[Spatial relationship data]
□ □ □

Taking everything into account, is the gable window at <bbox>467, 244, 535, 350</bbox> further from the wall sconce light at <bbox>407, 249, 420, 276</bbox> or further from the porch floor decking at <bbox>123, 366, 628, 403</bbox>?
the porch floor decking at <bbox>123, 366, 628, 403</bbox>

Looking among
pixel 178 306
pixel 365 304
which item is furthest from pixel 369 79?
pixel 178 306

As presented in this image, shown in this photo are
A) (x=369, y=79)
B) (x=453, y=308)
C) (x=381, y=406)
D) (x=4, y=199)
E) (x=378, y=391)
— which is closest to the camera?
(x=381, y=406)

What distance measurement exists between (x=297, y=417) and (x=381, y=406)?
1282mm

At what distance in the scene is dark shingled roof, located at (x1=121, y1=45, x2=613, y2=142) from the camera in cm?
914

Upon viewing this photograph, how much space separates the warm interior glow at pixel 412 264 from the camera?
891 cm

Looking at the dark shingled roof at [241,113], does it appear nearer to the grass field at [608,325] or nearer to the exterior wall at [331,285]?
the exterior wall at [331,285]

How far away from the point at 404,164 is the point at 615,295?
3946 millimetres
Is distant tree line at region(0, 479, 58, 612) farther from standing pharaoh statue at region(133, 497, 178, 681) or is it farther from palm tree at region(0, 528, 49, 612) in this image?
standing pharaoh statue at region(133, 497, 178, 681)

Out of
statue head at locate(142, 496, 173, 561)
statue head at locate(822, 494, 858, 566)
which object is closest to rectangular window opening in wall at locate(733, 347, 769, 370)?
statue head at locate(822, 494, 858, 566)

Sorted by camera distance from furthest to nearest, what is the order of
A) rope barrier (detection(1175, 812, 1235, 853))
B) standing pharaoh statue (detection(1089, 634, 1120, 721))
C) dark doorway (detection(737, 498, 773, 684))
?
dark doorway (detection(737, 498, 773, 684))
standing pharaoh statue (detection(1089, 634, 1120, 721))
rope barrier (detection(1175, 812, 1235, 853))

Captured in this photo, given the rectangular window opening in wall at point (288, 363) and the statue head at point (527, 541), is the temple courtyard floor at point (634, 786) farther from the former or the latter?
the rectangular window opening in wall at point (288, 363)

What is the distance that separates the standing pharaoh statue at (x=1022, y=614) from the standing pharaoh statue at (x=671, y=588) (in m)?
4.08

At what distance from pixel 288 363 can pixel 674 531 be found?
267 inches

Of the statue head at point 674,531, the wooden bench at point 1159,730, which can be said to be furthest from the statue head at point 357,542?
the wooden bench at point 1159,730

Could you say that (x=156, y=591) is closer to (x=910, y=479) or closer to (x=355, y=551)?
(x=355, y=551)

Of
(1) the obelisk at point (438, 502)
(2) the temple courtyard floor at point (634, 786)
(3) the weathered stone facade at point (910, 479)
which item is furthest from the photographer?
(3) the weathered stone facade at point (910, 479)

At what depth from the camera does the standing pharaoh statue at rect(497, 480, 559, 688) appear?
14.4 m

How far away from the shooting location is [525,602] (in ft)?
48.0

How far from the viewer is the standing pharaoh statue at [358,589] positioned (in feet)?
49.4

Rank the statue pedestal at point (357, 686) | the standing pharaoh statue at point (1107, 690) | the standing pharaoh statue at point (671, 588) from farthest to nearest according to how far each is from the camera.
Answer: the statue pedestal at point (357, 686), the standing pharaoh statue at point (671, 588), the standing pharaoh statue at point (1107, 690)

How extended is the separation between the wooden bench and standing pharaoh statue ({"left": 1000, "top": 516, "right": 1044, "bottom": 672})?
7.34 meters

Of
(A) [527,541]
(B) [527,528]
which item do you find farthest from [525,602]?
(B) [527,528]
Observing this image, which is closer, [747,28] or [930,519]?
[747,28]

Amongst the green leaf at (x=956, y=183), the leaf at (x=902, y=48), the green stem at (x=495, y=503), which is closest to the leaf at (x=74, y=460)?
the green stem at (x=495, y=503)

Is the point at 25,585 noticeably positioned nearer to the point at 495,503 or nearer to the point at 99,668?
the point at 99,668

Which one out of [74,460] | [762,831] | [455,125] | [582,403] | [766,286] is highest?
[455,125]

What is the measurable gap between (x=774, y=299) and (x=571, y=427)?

□ □ □

=== Written request ===
Turn the entire listing above into a numbered list, one line per number, and leave out the blank lines.

=== Task solution ===
1. Taking everything into account, is the gable window at <bbox>467, 244, 535, 350</bbox> further from the wall sconce light at <bbox>407, 249, 420, 276</bbox> or further from the porch floor decking at <bbox>123, 366, 628, 403</bbox>?
2. the porch floor decking at <bbox>123, 366, 628, 403</bbox>
3. Looking among
4. pixel 178 306
5. pixel 365 304
6. which item is furthest from pixel 369 79?
7. pixel 178 306
8. As presented in this image, shown in this photo are
9. A) (x=369, y=79)
10. B) (x=453, y=308)
11. C) (x=381, y=406)
12. D) (x=4, y=199)
13. E) (x=378, y=391)
14. — which is closest to the camera?
15. (x=381, y=406)
16. What distance measurement exists between (x=297, y=417) and (x=381, y=406)?
17. 1282mm
18. At what distance in the scene is dark shingled roof, located at (x1=121, y1=45, x2=613, y2=142) from the camera in cm?
19. 914
20. Upon viewing this photograph, how much space separates the warm interior glow at pixel 412 264 from the camera?
21. 891 cm
22. Looking at the dark shingled roof at [241,113], does it appear nearer to the grass field at [608,325] or nearer to the exterior wall at [331,285]?
23. the exterior wall at [331,285]
24. How far away from the point at 404,164 is the point at 615,295?
25. 3946 millimetres
26. Is distant tree line at region(0, 479, 58, 612) farther from standing pharaoh statue at region(133, 497, 178, 681) or is it farther from palm tree at region(0, 528, 49, 612) in this image?
27. standing pharaoh statue at region(133, 497, 178, 681)
28. Out of
29. statue head at locate(142, 496, 173, 561)
30. statue head at locate(822, 494, 858, 566)
31. which object is closest to rectangular window opening in wall at locate(733, 347, 769, 370)?
32. statue head at locate(822, 494, 858, 566)
33. Sorted by camera distance from furthest to nearest, what is the order of
34. A) rope barrier (detection(1175, 812, 1235, 853))
35. B) standing pharaoh statue (detection(1089, 634, 1120, 721))
36. C) dark doorway (detection(737, 498, 773, 684))
37. ?
38. dark doorway (detection(737, 498, 773, 684))
39. standing pharaoh statue (detection(1089, 634, 1120, 721))
40. rope barrier (detection(1175, 812, 1235, 853))
41. Captured in this photo, given the rectangular window opening in wall at point (288, 363) and the statue head at point (527, 541), is the temple courtyard floor at point (634, 786) farther from the former or the latter?
42. the rectangular window opening in wall at point (288, 363)
43. What is the distance that separates the standing pharaoh statue at (x=1022, y=614) from the standing pharaoh statue at (x=671, y=588) (in m)?
44. 4.08
45. At what distance from pixel 288 363 can pixel 674 531 be found?
46. 267 inches
47. Of the statue head at point 674,531, the wooden bench at point 1159,730, which can be said to be furthest from the statue head at point 357,542?
48. the wooden bench at point 1159,730
49. Could you say that (x=156, y=591) is closer to (x=910, y=479) or closer to (x=355, y=551)?
50. (x=355, y=551)
51. Of
52. (1) the obelisk at point (438, 502)
53. (2) the temple courtyard floor at point (634, 786)
54. (3) the weathered stone facade at point (910, 479)
55. which item is furthest from the photographer?
56. (3) the weathered stone facade at point (910, 479)
57. At what depth from the camera does the standing pharaoh statue at rect(497, 480, 559, 688) appear?
58. 14.4 m
59. How far away from the shooting location is [525,602] (in ft)?
60. 48.0
61. How far from the viewer is the standing pharaoh statue at [358,589] positioned (in feet)?
62. 49.4
63. Rank the statue pedestal at point (357, 686) | the standing pharaoh statue at point (1107, 690) | the standing pharaoh statue at point (671, 588) from farthest to nearest according to how far each is from the camera.
64. Answer: the statue pedestal at point (357, 686), the standing pharaoh statue at point (671, 588), the standing pharaoh statue at point (1107, 690)
65. How extended is the separation between the wooden bench and standing pharaoh statue ({"left": 1000, "top": 516, "right": 1044, "bottom": 672})?
66. 7.34 meters
67. Of
68. (A) [527,541]
69. (B) [527,528]
70. which item do you find farthest from [525,602]?
71. (B) [527,528]
72. Observing this image, which is closer, [747,28] or [930,519]?
73. [747,28]
74. Amongst the green leaf at (x=956, y=183), the leaf at (x=902, y=48), the green stem at (x=495, y=503), which is closest to the leaf at (x=74, y=460)?
75. the green stem at (x=495, y=503)
76. Is the point at 25,585 noticeably positioned nearer to the point at 495,503 or nearer to the point at 99,668?
77. the point at 99,668
78. Which one out of [74,460] | [762,831] | [455,125] | [582,403] | [766,286] is highest?
79. [455,125]
80. What is the measurable gap between (x=774, y=299) and (x=571, y=427)?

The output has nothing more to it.